SHORT EXERCISE A: Rewrite the stretch of the Button, Button forum thread from "But what if" through "interest rate, huh?", changing "$10,000,000" to "$5,000,000".
SHORT EXERCISE B: In the Button, Button forum thread, why does friendly80sfan still refuse to push the button in the new situation? Answer in one to three sentences.

READING PASSAGE:
● ● ● ●
# Button, Button (#2) - Would you press it? (New Situation)



## LexiFlame (Aug 9, 2012)

So I've bee thinking more about the concept of my first post, based off of Button, Button by Richard Matheson.

http://personalitycafe.com/member-polls/113731-button-button-would-you-press.html

So it turns out that roughly 60% of people would not push it, 30% would push it, and 10% say it depends on their situation. Just about everybody that said no, explained that they would feel guilty and wouldn't be able to live with themselves.

But what if the button only affected yourself? Let's say, you were given a box with a button and are guaranteed that if you push it, you will be given $10,000,000 plain and simple. You do whatever you want with it, and they completely leave you alone for the full span of your life. The catch is, at the exact time that you would have died anyways, they will kill you themselves in an extremely painful and lonely way. They tell you that if you kill yourself before they come to kill you, your family will owe them back $100,000,000. Crazy interest rate, huh? 

Under these circumstances, would you press the button, live well, and die horribly, or would you refuse and live you normal old life?


----------



## Kainita (Aug 31, 2011)

I have no interest in obtain the money in the first place. I do not prefer easy ways out of situations. If I really needed the money it might be a bit more tempting, but I would still say no. I still think that the money would be more of a burden than anything.


----------



## Herp (Nov 25, 2010)

1) Press button
2) Win money and invest
3) Make $110,000,000 in business.
4) Suicide after living an awesome life.
5) Profit!


----------



## LexiFlame (Aug 9, 2012)

Herp said:


> 1) Press button
> 2) Win money and invest
> 3) Make $110,000,000 in business.
> 4) Suicide after living an awesome life.
> 5) Profit!


Haha, I love this! Epic solution! You, my friend, are definitely winning.


----------



## friendly80sfan (May 12, 2011)

I still wouldn't push it. I am a Christian and I believe that I am going to heaven, but I'm still a little scared of death. When I die I want to be with my family and friends for support. Also I don't really need a ton of money complicating my life.
● ● ● ●
DATA LINES:

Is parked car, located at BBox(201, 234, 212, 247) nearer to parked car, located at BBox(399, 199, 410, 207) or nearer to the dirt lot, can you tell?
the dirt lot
● ● ● ●
COMPLETE ANSWER A:
But what if the button only affected yourself? Let's say, you were given a box with a button and are guaranteed that if you push it, you will be given $5,000,000 plain and simple. You do whatever you want with it, and they completely leave you alone for the full span of your life. The catch is, at the exact time that you would have died anyways, they will kill you themselves in an extremely painful and lonely way. They tell you that if you kill yourself before they come to kill you, your family will owe them back $100,000,000. Crazy interest rate, huh?

COMPLETE ANSWER B: Although friendly80sfan believes in going to heaven, friendly80sfan is still a little scared of death and wants family and friends nearby for support when dying, which the painful, lonely death would rule out. friendly80sfan also doesn't need a ton of money complicating life.